Werknemer is op enig moment in dienst getreden van werkgeefster. Op de arbeidsovereenkomst is de cao E-commerce (hierna: de cao) van toepassing. Werknemer heeft op 27 september 2023 ontslag op staande voet genomen. In de tussenbeschikking van 6 maart 2024 is werkgeefster op verzoek van werknemer veroordeeld tot betaling van de wettelijke verhoging over achterstallig loon, vermeerderd met de wettelijke rente.

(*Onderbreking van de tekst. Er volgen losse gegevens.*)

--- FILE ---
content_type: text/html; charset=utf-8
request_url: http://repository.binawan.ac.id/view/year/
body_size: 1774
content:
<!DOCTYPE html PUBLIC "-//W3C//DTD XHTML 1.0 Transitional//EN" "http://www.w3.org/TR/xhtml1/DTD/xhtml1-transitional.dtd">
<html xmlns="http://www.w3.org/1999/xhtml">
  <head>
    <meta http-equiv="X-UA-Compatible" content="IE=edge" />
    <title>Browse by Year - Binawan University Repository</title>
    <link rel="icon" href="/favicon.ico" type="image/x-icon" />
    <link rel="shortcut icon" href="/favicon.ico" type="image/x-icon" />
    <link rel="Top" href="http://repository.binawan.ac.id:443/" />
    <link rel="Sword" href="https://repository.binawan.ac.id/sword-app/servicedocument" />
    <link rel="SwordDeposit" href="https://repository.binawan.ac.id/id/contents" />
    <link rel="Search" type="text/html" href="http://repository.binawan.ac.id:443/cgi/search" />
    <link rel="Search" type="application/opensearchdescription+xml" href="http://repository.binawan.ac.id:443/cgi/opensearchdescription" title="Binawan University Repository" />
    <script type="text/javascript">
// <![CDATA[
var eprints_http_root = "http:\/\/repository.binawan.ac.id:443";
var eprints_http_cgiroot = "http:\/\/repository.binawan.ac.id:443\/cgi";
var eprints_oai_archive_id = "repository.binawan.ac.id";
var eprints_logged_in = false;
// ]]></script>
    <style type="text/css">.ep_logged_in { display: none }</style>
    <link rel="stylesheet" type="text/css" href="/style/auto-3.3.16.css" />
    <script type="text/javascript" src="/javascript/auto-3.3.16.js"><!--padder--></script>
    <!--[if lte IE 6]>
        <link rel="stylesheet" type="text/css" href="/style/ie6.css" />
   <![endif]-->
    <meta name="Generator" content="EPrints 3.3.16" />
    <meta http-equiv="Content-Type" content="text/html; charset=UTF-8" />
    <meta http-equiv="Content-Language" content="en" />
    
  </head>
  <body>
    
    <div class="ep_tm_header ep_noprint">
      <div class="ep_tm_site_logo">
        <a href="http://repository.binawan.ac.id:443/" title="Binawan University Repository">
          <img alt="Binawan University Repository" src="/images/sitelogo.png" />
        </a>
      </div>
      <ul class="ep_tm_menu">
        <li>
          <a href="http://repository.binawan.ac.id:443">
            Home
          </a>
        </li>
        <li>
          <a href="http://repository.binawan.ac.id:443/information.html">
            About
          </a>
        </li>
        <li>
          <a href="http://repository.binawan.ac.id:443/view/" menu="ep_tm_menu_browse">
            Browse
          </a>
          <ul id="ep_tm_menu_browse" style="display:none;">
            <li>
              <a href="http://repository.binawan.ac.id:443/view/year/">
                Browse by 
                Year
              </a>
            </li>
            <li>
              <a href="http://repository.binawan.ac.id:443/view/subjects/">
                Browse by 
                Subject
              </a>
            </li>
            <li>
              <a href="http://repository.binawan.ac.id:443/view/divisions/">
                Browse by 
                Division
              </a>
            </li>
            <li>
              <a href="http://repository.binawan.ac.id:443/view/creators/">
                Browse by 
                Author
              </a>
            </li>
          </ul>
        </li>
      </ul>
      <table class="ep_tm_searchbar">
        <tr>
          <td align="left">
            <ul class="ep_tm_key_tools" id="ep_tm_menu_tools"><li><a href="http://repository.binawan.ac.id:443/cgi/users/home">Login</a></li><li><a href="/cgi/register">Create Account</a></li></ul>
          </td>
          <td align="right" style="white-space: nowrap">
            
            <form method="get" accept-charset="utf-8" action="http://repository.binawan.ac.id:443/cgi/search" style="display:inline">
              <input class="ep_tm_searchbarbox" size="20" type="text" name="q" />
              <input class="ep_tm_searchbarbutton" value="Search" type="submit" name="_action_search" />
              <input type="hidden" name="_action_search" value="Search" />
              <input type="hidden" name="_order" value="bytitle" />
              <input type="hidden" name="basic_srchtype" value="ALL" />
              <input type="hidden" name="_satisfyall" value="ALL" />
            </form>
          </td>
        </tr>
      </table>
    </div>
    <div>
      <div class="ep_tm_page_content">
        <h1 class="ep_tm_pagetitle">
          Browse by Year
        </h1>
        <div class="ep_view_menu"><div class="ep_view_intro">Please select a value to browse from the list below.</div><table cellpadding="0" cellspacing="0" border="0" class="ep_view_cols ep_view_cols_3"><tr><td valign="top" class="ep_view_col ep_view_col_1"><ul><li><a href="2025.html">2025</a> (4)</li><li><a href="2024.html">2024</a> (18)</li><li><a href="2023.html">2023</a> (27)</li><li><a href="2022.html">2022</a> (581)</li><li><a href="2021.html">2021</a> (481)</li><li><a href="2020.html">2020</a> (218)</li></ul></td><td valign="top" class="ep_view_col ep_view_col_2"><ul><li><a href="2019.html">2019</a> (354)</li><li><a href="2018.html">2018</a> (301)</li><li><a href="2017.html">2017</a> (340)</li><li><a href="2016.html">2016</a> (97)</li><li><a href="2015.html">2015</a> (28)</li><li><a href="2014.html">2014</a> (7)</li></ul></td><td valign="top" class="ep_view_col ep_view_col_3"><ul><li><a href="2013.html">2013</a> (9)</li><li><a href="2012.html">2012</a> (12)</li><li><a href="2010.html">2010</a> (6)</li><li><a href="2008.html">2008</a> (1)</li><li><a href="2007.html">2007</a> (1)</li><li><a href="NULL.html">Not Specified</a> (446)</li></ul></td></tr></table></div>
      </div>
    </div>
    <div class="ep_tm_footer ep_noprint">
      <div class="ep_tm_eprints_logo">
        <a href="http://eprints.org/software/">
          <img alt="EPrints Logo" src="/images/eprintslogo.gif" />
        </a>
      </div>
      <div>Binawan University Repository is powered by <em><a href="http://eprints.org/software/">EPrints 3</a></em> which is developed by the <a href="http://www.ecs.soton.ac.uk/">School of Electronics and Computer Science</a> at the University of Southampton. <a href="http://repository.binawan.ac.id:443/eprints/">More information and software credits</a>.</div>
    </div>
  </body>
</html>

Ter beantwoording ligt nog voor of werknemer recht heeft op de door hem verzochte billijke vergoeding en gefixeerde schadevergoeding. Bij de beantwoording van die vraag is bepalend of de laatste arbeidsovereenkomst voor bepaalde tijd tussen partijen, mede gelet op de ketenregeling in de cao (maximaal vier arbeidsovereenkomsten voor bepaalde tijd binnen twee jaar, waarbij arbeidsovereenkomsten met uitzenders en payrollers niet meetellen), van kleur is verschoten en dus van rechtswege een arbeidsovereenkomst voor onbepaalde tijd is geworden.

Oordeel

De kantonrechter oordeelt als volgt. Op basis van de door partijen ingediende stukken kan worden vastgesteld dat werknemer eerst twee bepaaldetijdscontracten met een uitzend- dan wel payrollbedrijf heeft gesloten. Tijdens de looptijd van de tweede arbeidsovereenkomst is de arbeidsovereenkomst van werknemer overgenomen door werkgeefster. Nadien heeft werknemer met werkgeefster nog twee keer een arbeidsovereenkomst voor bepaalde tijd gesloten. De vier arbeidsovereenkomsten zijn gesloten binnen het (in de cao genoemde maximale) tijdsbestek van twee jaar. Op grond van de uitzonderingsbepaling van artikel 2.3 van de cao, maakt de eerste arbeidsovereenkomst van werknemer echter geen onderdeel uit van het genoemde maximum van vier arbeidsovereenkomsten. De kantonrechter concludeert dan ook dat de laatste arbeidsovereenkomst niet van kleur is verschoten en dus een arbeidsovereenkomst voor bepaalde tijd is (gebleven). De arbeidsrelatie tussen partijen is van rechtswege geëindigd op 28 december 2023. Werknemer heeft daarom geen recht op de door hem verzochte gefixeerde schadevergoeding. Ook voor toekenning van een billijke vergoeding bestaat naar het oordeel van de kantonrechter geen grond. Niet is gebleken dat werkgeefster de op haar rustende re-integratieverplichtingen ten aanzien van werknemer heeft veronachtzaamd. Werknemer stelt in het kader van de billijke vergoeding verder dat hij onder invloed van een hevige gemoedstoestand ontslag heeft genomen en dat werkgeefster heeft verzuimd te onderzoeken of hij daadwerkelijk ontslag beoogde. Werkgeefster heeft dit echter onderkend, waarna zij lopende deze procedure het loon over ruim drie maanden heeft nabetaald. Werknemer heeft daarvoor niet hoeven werken. Werkgeefster is daarnaast in de tussenbeschikking veroordeeld tot betaling van de wettelijke verhoging en de wettelijke rente over de nabetaling. De kantonrechter is van oordeel dat werknemer, mocht hij door het handelen van werkgeefster schade hebben geleden, voldoende is gecompenseerd. Afwijzing van de verzoeken van werknemer (waarop bij tussenbeschikking nog niet is beslist) volgt.